TEXT UNDER STUDY -
►
Oh yeah, the question. I forgot about it :-). –  ja72 Dec 6 '13 at 6:37

First, you are right: in this problem angular momentum around the vertical axis is conserved. This is because all forces acting on the particle have no azimuthal component.

Note, that even if we assume that the particle is rolling on the bowl surface without slippage, the angular momentum of its own rotation would be of negligible compared with the angular momentum of its movement around the bowl axis.

Second, for neglecting the rotational kinetic energy, there are ambiguities in the formulation of the problem. You wrote: "I roll a small particle". To my mind its meaning is that the particle would be rolling in a bowl, without slipping. The phrase "There is no friction" thus should mean there is no rolling friction, that is, mechanical energy is conserved. However, one may also prioritize the phrase "There is no friction" and assume that the "I roll" part to be imprecise way of saying that the particle will be sliding, without rotating. The first interpretation means that we have to make an assumption about the structure of a particle (or at least its tensor of inertia). Assuming that the particle is a solid uniform ball, and that its radius is small compared with the radius of curvature of the bowl $r_0$, the rotational energy due to the no-slipping rolling will be proportional to linear kinetic energy: $RKE = \frac 25 \frac {m v^2}{2}$. Then, your energy balance equation would be written: $$ KE_0+RKE_0 + PE_0 = KE_f+RKE_f. $$

Substituting the expression for rotational energy: $$ \frac 75 \frac{m v_0^2}{2} + m g h = \frac 75 \frac {m v_f^2} 2 $$ Note, that this equation could be made looking like your original energy conservation equation (without rolling) if we redefine parameters $m$ and $g$: $$ m' = \frac75 m, \qquad g' = \frac57 g, \qquad m g = m'g', $$ will gives us energy equation same as without rotation. Since mass can be eliminated from all equations, and energy equation is the only one containing $g$, such 'renormalization' is consistent with the rest of the equations.

Third point, is that you made a mistake. To understand that, take a limit $v_0 = 0$, $h\ne 0$, which correspond to particle sliding down the bowl without any angular momentum. Your answer will always give $\theta=\pi/2$, while the correct answer should be $\theta = \arcsin (h/r_0)$.
◄
Stored data:
►
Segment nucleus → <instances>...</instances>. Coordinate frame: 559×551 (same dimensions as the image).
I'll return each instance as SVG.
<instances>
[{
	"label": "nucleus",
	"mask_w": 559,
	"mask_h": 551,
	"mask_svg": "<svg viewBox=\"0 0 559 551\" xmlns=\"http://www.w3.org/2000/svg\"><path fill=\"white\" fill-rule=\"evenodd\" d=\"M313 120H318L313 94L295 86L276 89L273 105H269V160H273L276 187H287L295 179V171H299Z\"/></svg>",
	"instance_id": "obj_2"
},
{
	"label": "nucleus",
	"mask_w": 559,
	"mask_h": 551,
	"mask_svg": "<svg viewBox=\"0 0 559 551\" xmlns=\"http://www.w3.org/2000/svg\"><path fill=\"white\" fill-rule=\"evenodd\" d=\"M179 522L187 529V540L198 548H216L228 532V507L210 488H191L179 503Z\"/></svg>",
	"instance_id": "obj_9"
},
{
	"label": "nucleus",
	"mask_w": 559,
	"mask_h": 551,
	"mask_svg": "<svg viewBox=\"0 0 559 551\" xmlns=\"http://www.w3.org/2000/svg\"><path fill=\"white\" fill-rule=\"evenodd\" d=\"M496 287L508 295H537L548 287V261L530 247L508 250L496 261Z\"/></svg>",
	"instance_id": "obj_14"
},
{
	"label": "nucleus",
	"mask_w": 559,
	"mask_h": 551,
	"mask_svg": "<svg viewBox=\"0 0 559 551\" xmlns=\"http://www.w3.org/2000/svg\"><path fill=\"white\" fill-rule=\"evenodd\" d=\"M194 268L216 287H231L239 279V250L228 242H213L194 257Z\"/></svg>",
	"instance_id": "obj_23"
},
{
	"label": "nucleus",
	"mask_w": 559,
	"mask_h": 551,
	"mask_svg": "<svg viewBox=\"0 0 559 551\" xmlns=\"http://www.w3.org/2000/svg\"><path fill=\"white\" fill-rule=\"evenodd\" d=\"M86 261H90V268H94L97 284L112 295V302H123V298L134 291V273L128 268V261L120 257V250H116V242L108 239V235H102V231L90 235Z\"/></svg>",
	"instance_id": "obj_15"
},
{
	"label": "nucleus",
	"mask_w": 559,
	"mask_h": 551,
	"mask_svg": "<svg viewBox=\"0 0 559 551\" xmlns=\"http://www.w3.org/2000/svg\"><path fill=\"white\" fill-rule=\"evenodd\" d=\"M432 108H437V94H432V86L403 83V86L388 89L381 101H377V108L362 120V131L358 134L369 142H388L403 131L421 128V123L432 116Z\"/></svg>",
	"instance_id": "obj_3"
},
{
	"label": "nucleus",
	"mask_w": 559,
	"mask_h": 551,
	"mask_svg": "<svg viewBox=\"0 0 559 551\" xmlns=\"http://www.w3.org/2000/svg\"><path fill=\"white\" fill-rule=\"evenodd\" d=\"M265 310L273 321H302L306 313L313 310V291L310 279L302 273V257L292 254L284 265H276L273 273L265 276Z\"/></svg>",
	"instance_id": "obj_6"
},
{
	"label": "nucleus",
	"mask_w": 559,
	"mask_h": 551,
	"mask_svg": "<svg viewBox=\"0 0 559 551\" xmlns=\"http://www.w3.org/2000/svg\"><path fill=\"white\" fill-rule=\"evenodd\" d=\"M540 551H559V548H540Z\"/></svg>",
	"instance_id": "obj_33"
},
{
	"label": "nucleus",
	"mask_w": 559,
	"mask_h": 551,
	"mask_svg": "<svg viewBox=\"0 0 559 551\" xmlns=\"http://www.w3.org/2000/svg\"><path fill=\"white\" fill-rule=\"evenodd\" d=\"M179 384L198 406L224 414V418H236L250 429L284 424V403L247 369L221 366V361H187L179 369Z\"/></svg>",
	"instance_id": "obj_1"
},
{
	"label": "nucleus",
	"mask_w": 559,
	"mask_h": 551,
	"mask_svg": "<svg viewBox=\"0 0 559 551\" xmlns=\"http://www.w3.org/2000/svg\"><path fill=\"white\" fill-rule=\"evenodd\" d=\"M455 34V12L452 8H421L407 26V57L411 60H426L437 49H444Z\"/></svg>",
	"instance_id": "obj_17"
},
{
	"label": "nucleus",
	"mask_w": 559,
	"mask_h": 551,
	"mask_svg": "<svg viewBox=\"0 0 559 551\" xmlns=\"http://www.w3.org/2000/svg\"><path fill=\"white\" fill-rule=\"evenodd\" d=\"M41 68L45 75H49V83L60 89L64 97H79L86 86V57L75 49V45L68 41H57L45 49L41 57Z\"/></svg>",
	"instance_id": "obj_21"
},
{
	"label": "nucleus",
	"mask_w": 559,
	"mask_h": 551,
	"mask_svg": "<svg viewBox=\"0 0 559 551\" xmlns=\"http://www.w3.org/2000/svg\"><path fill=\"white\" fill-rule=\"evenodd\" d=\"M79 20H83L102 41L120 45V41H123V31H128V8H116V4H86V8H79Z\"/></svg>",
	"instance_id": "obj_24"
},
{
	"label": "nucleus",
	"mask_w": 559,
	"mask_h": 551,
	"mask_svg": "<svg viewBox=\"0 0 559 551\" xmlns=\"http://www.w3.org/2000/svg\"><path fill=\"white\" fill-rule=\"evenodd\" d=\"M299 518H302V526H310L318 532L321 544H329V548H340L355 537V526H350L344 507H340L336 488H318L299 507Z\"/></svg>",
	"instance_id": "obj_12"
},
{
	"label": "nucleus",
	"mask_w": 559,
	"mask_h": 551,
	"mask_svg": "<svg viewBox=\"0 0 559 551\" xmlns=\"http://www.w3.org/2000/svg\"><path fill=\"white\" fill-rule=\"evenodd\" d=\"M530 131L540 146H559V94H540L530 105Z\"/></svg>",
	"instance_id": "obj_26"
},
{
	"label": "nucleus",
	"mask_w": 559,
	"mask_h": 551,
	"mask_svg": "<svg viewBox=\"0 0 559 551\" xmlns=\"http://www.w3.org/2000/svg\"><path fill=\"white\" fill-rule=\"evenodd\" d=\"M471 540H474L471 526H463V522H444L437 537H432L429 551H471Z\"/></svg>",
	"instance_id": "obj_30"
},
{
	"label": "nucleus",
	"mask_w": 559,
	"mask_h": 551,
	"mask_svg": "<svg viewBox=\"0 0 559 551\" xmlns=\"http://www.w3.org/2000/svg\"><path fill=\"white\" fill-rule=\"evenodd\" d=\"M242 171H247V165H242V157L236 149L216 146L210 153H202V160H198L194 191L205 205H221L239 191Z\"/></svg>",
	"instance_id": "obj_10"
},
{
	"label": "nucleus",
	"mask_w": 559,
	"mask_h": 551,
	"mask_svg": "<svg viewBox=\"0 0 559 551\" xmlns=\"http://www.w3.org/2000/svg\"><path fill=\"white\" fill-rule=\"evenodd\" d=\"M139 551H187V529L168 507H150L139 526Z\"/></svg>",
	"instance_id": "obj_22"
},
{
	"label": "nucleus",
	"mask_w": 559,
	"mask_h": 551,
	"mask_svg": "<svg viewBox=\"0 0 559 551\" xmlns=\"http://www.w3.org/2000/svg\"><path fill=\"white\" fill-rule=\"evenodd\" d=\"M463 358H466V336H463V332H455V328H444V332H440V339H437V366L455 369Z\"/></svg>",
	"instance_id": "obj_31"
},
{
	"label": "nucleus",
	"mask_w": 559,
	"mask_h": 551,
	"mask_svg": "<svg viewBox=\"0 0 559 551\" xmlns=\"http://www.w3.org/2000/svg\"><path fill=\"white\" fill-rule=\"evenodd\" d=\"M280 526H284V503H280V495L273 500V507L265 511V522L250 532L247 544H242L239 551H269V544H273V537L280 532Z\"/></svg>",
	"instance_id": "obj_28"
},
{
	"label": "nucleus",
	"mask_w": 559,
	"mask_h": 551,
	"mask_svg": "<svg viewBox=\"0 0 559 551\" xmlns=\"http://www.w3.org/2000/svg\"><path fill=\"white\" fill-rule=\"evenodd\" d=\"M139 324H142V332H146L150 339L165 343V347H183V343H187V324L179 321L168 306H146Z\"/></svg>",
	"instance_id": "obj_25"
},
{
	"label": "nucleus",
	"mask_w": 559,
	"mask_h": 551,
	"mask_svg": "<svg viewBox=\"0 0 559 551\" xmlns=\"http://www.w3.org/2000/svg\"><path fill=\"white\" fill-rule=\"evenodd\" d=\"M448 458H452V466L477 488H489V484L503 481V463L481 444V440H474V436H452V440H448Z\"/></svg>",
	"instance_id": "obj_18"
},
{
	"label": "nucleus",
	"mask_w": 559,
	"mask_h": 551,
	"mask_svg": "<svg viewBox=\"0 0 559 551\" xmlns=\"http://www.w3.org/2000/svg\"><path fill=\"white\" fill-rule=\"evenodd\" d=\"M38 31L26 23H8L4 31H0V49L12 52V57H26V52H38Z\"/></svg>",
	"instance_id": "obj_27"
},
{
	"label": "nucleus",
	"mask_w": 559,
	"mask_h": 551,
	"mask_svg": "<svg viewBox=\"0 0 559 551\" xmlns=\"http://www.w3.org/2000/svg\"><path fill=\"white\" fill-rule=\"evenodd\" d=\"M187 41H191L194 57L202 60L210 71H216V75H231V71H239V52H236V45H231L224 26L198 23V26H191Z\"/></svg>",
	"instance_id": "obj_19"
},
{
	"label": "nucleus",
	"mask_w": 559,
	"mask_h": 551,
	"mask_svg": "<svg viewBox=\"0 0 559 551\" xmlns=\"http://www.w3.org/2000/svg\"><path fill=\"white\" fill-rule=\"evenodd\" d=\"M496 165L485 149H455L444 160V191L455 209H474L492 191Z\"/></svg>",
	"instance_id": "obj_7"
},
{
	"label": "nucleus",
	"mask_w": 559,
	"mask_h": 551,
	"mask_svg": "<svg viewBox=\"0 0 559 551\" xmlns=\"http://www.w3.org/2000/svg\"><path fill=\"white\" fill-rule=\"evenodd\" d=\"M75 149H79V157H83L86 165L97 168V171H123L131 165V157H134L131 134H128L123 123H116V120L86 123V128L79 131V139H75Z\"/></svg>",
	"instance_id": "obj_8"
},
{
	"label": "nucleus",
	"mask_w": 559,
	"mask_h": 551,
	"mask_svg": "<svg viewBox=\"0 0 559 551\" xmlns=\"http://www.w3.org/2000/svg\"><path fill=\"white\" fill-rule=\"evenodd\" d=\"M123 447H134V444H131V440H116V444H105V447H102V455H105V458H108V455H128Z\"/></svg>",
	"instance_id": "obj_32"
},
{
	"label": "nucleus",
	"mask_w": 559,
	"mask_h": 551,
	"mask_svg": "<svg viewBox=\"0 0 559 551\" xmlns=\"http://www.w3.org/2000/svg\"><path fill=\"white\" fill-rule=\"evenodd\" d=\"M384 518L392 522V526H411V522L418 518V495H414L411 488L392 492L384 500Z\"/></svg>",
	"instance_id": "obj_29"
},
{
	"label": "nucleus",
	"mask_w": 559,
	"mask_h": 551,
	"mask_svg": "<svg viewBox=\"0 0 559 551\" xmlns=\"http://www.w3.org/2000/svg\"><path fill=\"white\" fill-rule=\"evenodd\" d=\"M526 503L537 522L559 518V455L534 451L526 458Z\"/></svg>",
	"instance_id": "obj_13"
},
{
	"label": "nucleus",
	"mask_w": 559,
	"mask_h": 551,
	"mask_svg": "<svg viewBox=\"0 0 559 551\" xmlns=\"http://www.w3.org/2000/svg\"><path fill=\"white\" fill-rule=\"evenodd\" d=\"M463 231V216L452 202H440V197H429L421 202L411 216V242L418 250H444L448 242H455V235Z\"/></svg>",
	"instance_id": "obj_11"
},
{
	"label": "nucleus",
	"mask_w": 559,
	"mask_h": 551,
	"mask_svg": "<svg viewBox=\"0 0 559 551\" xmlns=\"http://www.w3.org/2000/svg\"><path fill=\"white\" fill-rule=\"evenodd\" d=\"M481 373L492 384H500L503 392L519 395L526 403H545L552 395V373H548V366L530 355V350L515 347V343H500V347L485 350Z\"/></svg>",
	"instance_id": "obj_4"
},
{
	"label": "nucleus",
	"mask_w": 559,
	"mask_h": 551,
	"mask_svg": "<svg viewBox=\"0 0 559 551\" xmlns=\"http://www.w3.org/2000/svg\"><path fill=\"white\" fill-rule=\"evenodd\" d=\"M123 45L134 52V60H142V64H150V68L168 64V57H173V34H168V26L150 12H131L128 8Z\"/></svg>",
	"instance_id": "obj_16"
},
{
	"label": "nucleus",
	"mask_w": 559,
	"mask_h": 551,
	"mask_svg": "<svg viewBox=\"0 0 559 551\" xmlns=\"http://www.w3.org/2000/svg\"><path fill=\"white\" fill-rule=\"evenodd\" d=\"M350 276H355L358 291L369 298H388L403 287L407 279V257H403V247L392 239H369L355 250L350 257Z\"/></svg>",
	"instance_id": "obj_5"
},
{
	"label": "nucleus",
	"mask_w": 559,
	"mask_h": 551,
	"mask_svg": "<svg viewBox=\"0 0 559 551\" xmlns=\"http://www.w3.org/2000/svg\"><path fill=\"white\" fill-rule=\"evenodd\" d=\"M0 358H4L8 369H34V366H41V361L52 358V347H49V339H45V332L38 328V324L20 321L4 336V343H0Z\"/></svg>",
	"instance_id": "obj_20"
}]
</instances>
◄
WORK ORDER 1 - According to the physics answer, why is angular momentum around the vertical axis conserved?
WORK ORDER 2 - Please change "renormalization" to "rescaling" in the physics answer and write out the section starting with "Substituting the expression" and going on through "be $\theta = \arcsin (h/r_0)$.".

RESPONSE 1 - All forces acting on the particle have no azimuthal component.

RESPONSE 2 -
Substituting the expression for rotational energy: $$ \frac 75 \frac{m v_0^2}{2} + m g h = \frac 75 \frac {m v_f^2} 2 $$ Note, that this equation could be made looking like your original energy conservation equation (without rolling) if we redefine parameters $m$ and $g$: $$ m' = \frac75 m, \qquad g' = \frac57 g, \qquad m g = m'g', $$ will gives us energy equation same as without rotation. Since mass can be eliminated from all equations, and energy equation is the only one containing $g$, such 'rescaling' is consistent with the rest of the equations.

Third point, is that you made a mistake. To understand that, take a limit $v_0 = 0$, $h\ne 0$, which correspond to particle sliding down the bowl without any angular momentum. Your answer will always give $\theta=\pi/2$, while the correct answer should be $\theta = \arcsin (h/r_0)$.